-- Passage provided follows --

Studio album by Handsome
- Released: February 4, 1997
- Recorded: 1996
- Studio: Bad Animals, Seattle, Washington
- Genre: Post-hardcore, alternative metal
- Length: 39:40
- Label: Epic
- Producer: Terry Date; Handsome;

= Handsome (Handsome album) =

Handsome is the only studio album by American rock band Handsome. It was released on February 4, 1997, through Epic Records, and was produced by Terry Date.

==Background==
Handsome was founded by Australian guitarist Peter Mengede, an original member of the New York City band Helmet. Mengede had left Helmet in 1993 over disagreements with the songwriting process, and was in debt due to tax issues.

Mengede recruited former members of New York area hardcore bands Cro-Mags and Quicksand. However, he claimed at the time that the band were "being very cautious to avoid cashing in on this 'hardcore supergroup' label." Vocalist Jeremy Chatelain was discovered by the other members during a long auditioning process in New York.

The band eventually signed a million dollar multi-record deal with Sony's Epic. Their eponymous debut was recorded and mastered at Bad Animals Studio in Seattle, Washington with Terry Date. Prior to making the album in Seattle, they had done a small tour of the midwest with Deftones. It was mixed by Date and Swiss-American engineer Ulrich Wild.

==Musical style==
It has been described as "slightly more cerebral" than Mengede's previous band Helmet. Drummer Pete Hines, formerly of Cro-Mags, stated in a 1997 interview that, "Because Sony has used our ex-bands as marketing, I think that a lot of people who were into those bands tend to think that we've sold out or something. We knew from the beginning of Handsome that we didn't want to do the same thing -- Peter was tired of doing the same kinda [guitar] licks, and I was tired of the thrash thing. We knew that we wanted a melodic singer over really heavy music." In a 1997 review of a Handsome concert with Silverchair and Local H, the Deseret News claimed that Handsome had much less of a grunge-influenced style than the other two acts, and described their sound as "staking its tent in hard-driving rock territory that flirted with, but never completely embraced, metal and hardcore."

==Promotion==
It was released by Epic on February 4, 1997, with a black and white music video being made to support the single "Needles". Touring for the album lasted up until late July 1997, and included runs of shows in America with Corrosion of Conformity and Silverchair/Local H. Like Mengede, Silverchair also originated from Australia, and the members were fans of Helmet. In June 1997, Handsome played at the Hultsfred Festival in Sweden, which coincidentally featured Helmet, who were promoting their recent release Aftertaste. However, Helmet performed the day before Handsome at the festival.

-- Passage provided concluded --
-- Supplied material follows --

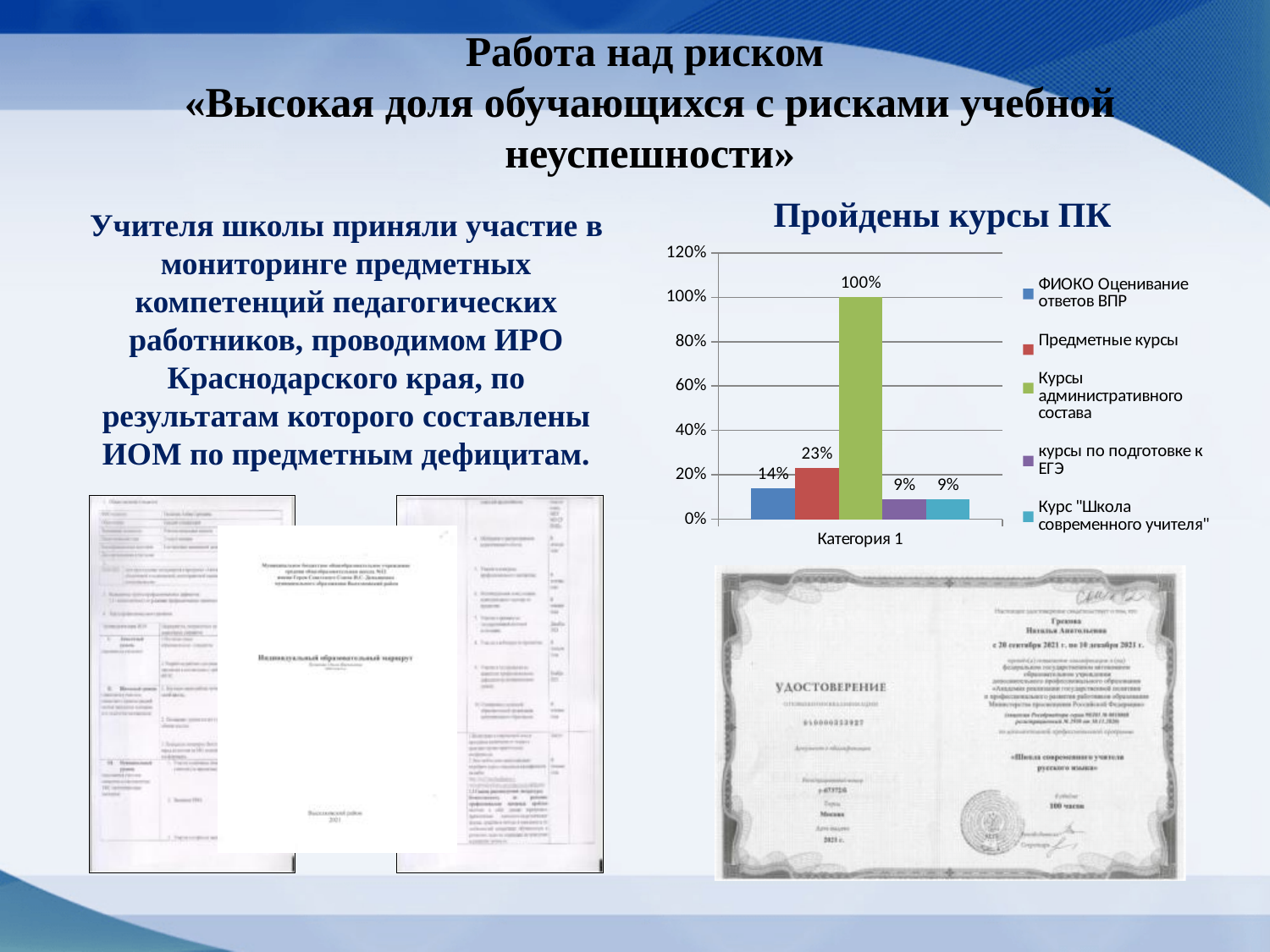
What is the category label shown on the x axis of the chart? Категория 1 What is the value for the series "курсы по подготовке к ЕГЭ" in the chart? 9% What is the value for the series "ФИОКО Оценивание ответов ВПР" in the chart? 14% How many series does the legend of the chart "Пройдены курсы ПК" list? 5 What kind of chart is shown on the slide? Bar chart What is the value for the series "Курсы административного состава" in the chart? 100% What is the value for the series "Предметные курсы" in the chart "Пройдены курсы ПК"? 23% What is the difference between the values for "Курсы административного состава" and "Предметные курсы"? 77% Which is larger in the chart: the value for "Предметные курсы" or the value for "ФИОКО Оценивание ответов ВПР"? Предметные курсы Which series has the highest value in the chart "Пройдены курсы ПК"? Курсы административного состава What is the title of the chart on the slide? Пройдены курсы ПК What is the difference between the values for "Предметные курсы" and "ФИОКО Оценивание ответов ВПР"? 9%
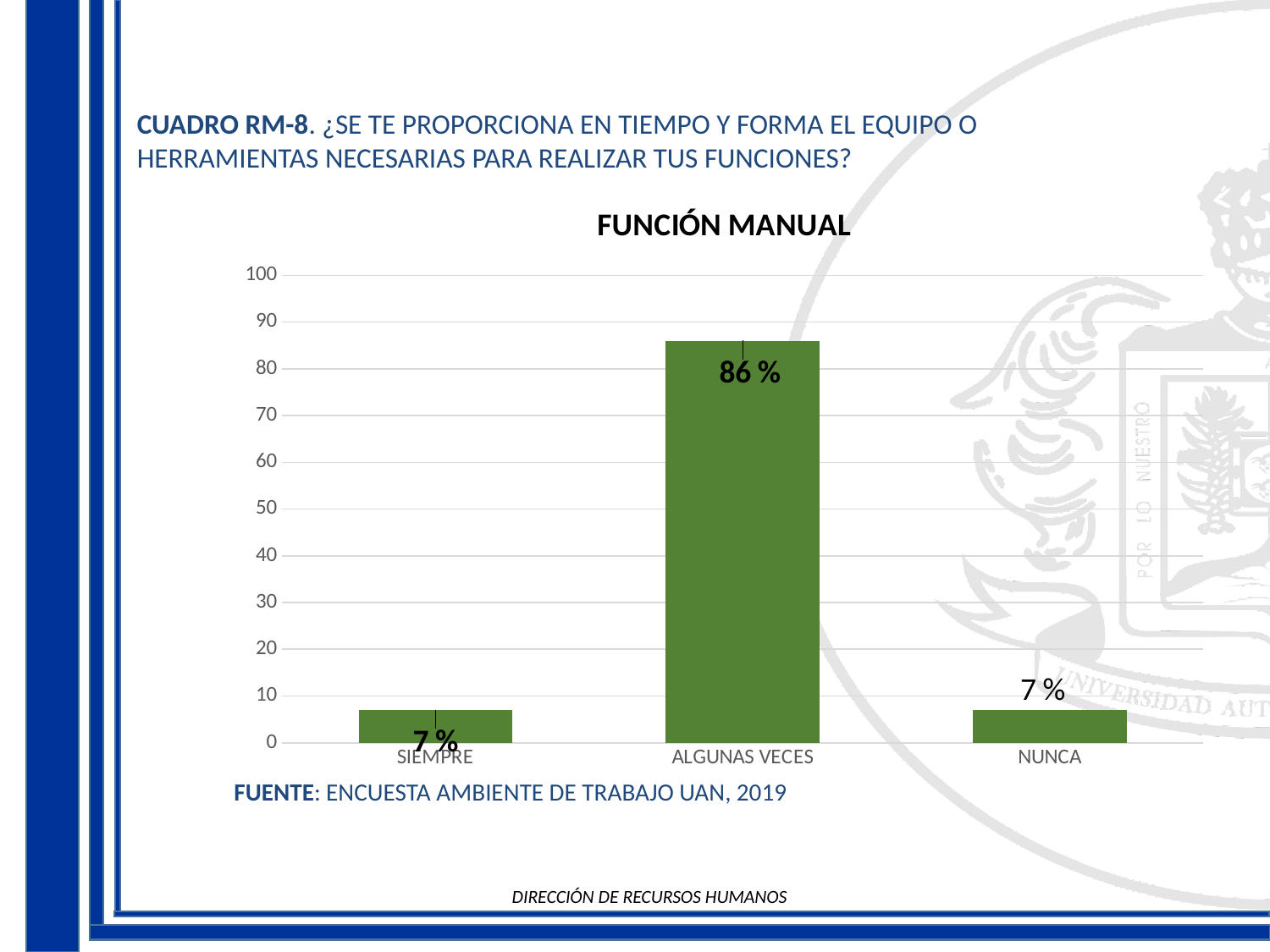
Is the value for ALGUNAS VECES greater or less than 80? greater What is the value for SIEMPRE? 7 % Is the value for NUNCA greater or less than 10? less How many categories are shown on the x axis? 3 Which is larger, the value for ALGUNAS VECES or the value for SIEMPRE? ALGUNAS VECES What is the value for ALGUNAS VECES? 86 % What is the title of the chart? FUNCIÓN MANUAL What is the difference between the values for ALGUNAS VECES and NUNCA? 79 % What is the value for NUNCA? 7 % What is the highest value shown on the y axis? 100 Which category has the highest value? ALGUNAS VECES What kind of chart is shown on the slide? bar chart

-- Supplied material concluded --

Directive 1
Translate this sentence from the article about the Handsome album into Spanish: "Handsome is the only studio album by American rock band Handsome."
Directive 2
Write out everything in the article about the Handsome album from "Mengede recruited former" down to "engineer Ulrich Wild.", and replace "multi-record deal" with "multi-album deal".
Directive 3
List every band other than Handsome that the article about the Handsome album names.
The material above comes from a separate source, not from the article about the Handsome album.

Exercise solution 1
Handsome es el único álbum de estudio de la banda de rock estadounidense Handsome.

Exercise solution 2
Mengede recruited former members of New York area hardcore bands Cro-Mags and Quicksand. However, he claimed at the time that the band were "being very cautious to avoid cashing in on this 'hardcore supergroup' label." Vocalist Jeremy Chatelain was discovered by the other members during a long auditioning process in New York.

The band eventually signed a million dollar multi-album deal with Sony's Epic. Their eponymous debut was recorded and mastered at Bad Animals Studio in Seattle, Washington with Terry Date. Prior to making the album in Seattle, they had done a small tour of the midwest with Deftones. It was mixed by Date and Swiss-American engineer Ulrich Wild.

Exercise solution 3
Helmet, Cro-Mags, Quicksand, Deftones, Silverchair, Local H, Corrosion of Conformity